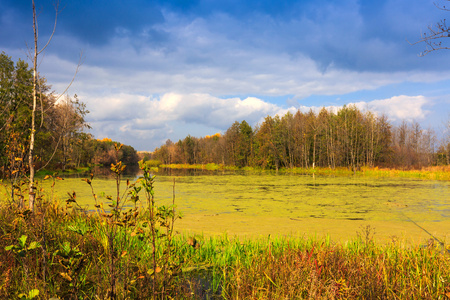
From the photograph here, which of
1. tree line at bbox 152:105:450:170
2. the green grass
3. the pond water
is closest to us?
the green grass

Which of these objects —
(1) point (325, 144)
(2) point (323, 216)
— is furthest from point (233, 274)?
(1) point (325, 144)

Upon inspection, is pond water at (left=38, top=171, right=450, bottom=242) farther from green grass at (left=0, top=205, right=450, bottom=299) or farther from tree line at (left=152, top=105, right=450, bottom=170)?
tree line at (left=152, top=105, right=450, bottom=170)

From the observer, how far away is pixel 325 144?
37.3 m

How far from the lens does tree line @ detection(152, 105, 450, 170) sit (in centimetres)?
3550

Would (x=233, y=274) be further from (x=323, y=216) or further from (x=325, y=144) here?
(x=325, y=144)

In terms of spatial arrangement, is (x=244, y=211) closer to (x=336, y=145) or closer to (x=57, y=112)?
(x=57, y=112)

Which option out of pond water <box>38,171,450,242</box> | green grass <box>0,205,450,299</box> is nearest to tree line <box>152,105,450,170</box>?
pond water <box>38,171,450,242</box>

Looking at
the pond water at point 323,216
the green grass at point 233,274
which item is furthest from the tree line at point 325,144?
the green grass at point 233,274

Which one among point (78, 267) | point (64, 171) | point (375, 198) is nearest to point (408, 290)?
point (78, 267)

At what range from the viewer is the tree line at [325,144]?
35500 millimetres

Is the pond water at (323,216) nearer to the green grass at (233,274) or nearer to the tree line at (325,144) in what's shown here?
the green grass at (233,274)

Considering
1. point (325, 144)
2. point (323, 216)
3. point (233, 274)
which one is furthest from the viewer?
point (325, 144)

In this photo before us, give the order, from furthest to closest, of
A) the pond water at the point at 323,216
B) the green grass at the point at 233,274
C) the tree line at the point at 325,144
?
the tree line at the point at 325,144 < the pond water at the point at 323,216 < the green grass at the point at 233,274

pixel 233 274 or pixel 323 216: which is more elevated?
pixel 233 274
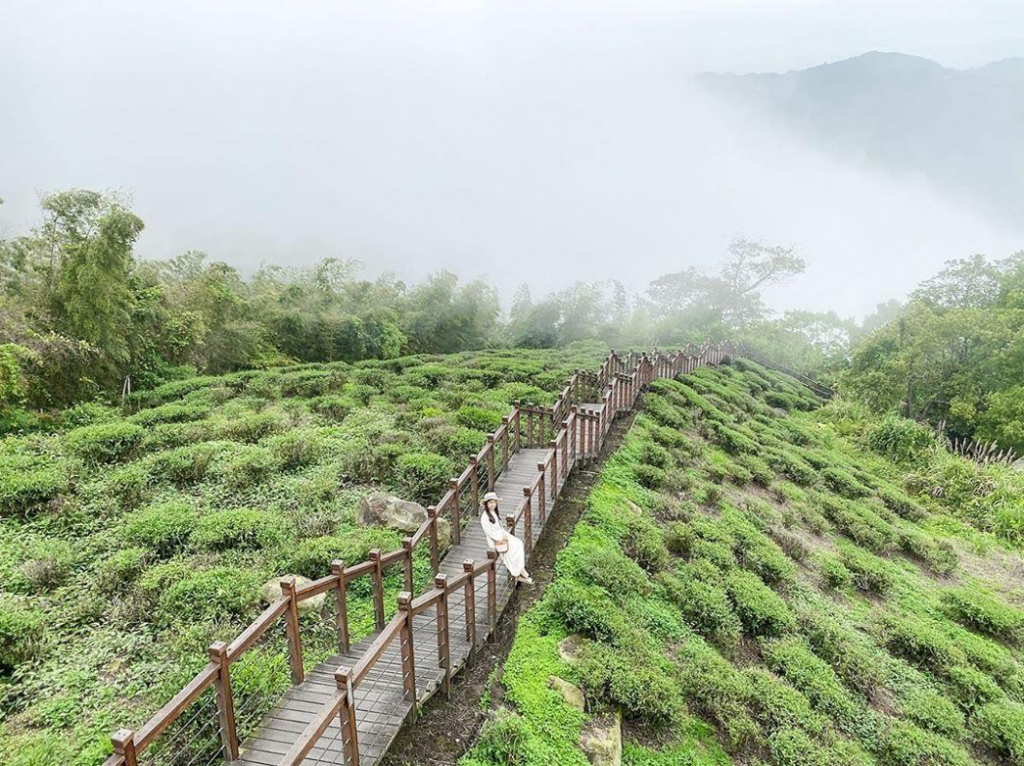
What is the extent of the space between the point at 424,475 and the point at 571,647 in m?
5.26

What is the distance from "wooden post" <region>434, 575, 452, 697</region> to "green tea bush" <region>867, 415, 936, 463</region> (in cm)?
2008

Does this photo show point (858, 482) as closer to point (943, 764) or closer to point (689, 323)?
point (943, 764)

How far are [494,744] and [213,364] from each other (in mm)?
22046

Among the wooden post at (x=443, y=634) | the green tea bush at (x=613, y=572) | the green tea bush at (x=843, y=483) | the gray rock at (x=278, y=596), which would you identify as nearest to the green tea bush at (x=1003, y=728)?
→ the green tea bush at (x=613, y=572)

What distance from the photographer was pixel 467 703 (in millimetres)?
#####
** INSTRUCTIONS FOR THE TASK **
Quote exactly, and only, the lines from the line containing "Is the pond" through the final line of the records above, both included, omitting any pictures.

** TASK RESULT **
Is the pond water at (323,216) nearer to the green grass at (233,274) or nearer to the tree line at (325,144) in what's shown here?
the green grass at (233,274)

Considering
1. point (325, 144)
2. point (323, 216)
3. point (233, 274)
which one is furthest from the viewer?
point (325, 144)

In this photo before us, give the order, from furthest to closest, of
A) the pond water at the point at 323,216
B) the green grass at the point at 233,274
C) the tree line at the point at 325,144
?
the tree line at the point at 325,144 < the pond water at the point at 323,216 < the green grass at the point at 233,274

pixel 233 274 or pixel 323 216: which is more elevated?
pixel 233 274
What is the extent of the space between the point at 424,475 and the point at 571,647 in m?
5.26

What is the distance from "wooden post" <region>434, 575, 452, 697</region> to "green tea bush" <region>867, 415, 936, 463</region> (in cm)?
2008

Does this photo show point (858, 482) as closer to point (943, 764) or closer to point (689, 323)?
point (943, 764)

How far are [494,744] and [213,364] from each other (in mm)?
22046

Among the wooden post at (x=443, y=634) | the green tea bush at (x=613, y=572) | the green tea bush at (x=843, y=483) | the gray rock at (x=278, y=596), which would you identify as nearest to the green tea bush at (x=1003, y=728)?
→ the green tea bush at (x=613, y=572)

What distance from the photographer was pixel 467 703 (in millimetres)?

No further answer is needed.